■ Quellenauszug
-------------------------

Wenn man Forscher nach ihrer persönlichen Motivation für ihre Arbeit fragt, erhält man – abgesehen von persönlichen emotionalen Begründungen wie „Neugierde“ und „Wissensdurst“ – durchaus auch Antworten mit ethischem Bezug: die Mängel der konkreten menschlichen Existenz – individuelle wie gesellschaftliche – in allen denkbaren Bereichen zu kompensieren, z. B. Ersatz für kranke Organe zu schaffen, die materielle Existenz des Menschen zu sichern, Gefahren zu minimieren (Klimaschutz) oder den Alltag zu erleichtern („Haushaltsroboter“).

Das ist eines der Ergebnisse einer im Jahr 2000 im von Walter Pieringer und Franz Ebner herausgegebenen Buch „Zur Philosophie der Medizin“ (Wien-New York: Springer Verlag) unter dem Titel „Die Welt als Maschine, der Markt als Maß“ veröffentlichten Analyse, deren Ziel es war, zu untersuchen, an welchen konkreten Wert- und Lebensauffassungen – oder anders ausgedrückt: an welcher Ethik – sich die Tätigkeit moderner Forschung orientiert, und welches Weltbild sie sich zugrundelegen muss, um diese Tätigkeit den Vorgaben ihrer Wert- und Lebensauffassungen entsprechend durchführen zu können.

Forschungsethisches Grundprinzip: Mängelkompensation

Aus der Zieldefinition von Forschung als „Mängelkompensation“ ergibt sich als Maßstab für ihre Ethik der Grad der Kompensation von Mängeln mit technischen Mitteln – etwa der Ersatz des eigenen kranken Herzens durch ein Kunstherz – und die damit verbundene Erhöhung des Lebensalters und gegebenenfalls der Lebensqualität. Ethische Forschung bestünde danach also darin, den Fortschritt voranzutreiben, indem sie Teilerfolge auf dem Weg zur vollkommenen Kompensation der Mängel der menschlichen Existenz schafft.

-------------------------

■ Ziel
Geben Sie den Abschnitt aus dem Quellenauszug oben wortgetreu aus, beginnend bei „Forschungsethisches Grundprinzip: Mängelkompensation“ und endend bei „menschlichen Existenz schafft.“.

■ Erfasste Daten
-------------------------

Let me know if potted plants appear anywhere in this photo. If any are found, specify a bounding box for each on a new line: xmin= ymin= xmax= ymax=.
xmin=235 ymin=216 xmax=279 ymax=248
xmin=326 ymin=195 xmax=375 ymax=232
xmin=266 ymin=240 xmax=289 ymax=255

-------------------------

■ Antwort zur Aufgabe
Forschungsethisches Grundprinzip: Mängelkompensation

Aus der Zieldefinition von Forschung als „Mängelkompensation“ ergibt sich als Maßstab für ihre Ethik der Grad der Kompensation von Mängeln mit technischen Mitteln – etwa der Ersatz des eigenen kranken Herzens durch ein Kunstherz – und die damit verbundene Erhöhung des Lebensalters und gegebenenfalls der Lebensqualität. Ethische Forschung bestünde danach also darin, den Fortschritt voranzutreiben, indem sie Teilerfolge auf dem Weg zur vollkommenen Kompensation der Mängel der menschlichen Existenz schafft.